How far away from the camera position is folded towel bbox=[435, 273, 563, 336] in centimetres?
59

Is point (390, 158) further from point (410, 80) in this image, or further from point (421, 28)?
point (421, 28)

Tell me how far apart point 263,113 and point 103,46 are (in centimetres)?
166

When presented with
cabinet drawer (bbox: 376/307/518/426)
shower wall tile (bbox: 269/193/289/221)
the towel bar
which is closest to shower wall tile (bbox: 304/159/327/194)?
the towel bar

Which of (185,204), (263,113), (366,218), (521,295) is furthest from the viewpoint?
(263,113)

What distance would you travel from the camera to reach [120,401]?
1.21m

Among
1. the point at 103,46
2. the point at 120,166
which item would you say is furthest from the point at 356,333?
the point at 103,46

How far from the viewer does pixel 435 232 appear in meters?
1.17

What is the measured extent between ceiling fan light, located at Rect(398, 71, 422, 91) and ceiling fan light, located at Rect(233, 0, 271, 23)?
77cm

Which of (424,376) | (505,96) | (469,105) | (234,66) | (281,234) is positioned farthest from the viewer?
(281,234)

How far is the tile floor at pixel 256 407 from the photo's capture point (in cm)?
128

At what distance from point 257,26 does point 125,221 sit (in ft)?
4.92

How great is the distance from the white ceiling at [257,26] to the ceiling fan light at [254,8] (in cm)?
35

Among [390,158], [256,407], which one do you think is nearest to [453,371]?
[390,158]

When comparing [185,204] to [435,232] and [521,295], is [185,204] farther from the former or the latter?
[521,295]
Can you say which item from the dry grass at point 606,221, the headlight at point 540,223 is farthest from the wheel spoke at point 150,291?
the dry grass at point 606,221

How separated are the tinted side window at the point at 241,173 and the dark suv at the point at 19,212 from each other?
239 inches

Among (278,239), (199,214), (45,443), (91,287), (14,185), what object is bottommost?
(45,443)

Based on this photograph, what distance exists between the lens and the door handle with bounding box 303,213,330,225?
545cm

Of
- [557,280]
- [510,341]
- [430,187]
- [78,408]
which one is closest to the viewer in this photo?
===
Reproduce only the records from the line that contains "How separated are" through the end of the records, requests included, and add -64 to every number in the answers, whether it is a distance or a coordinate.

◆ **FINAL RESULT**:
How separated are the tinted side window at the point at 241,173 and the dark suv at the point at 19,212 from each other?
175 inches

Among (278,239), (199,214), (45,443), (91,287), (14,185), what object is bottommost?
(-19,379)

Based on this photograph, what distance exists between the lens and the door handle with bounding box 303,213,330,225?
481cm

Of
- [557,280]
- [510,341]
- [430,187]
- [78,408]
which one is closest to the viewer in this photo?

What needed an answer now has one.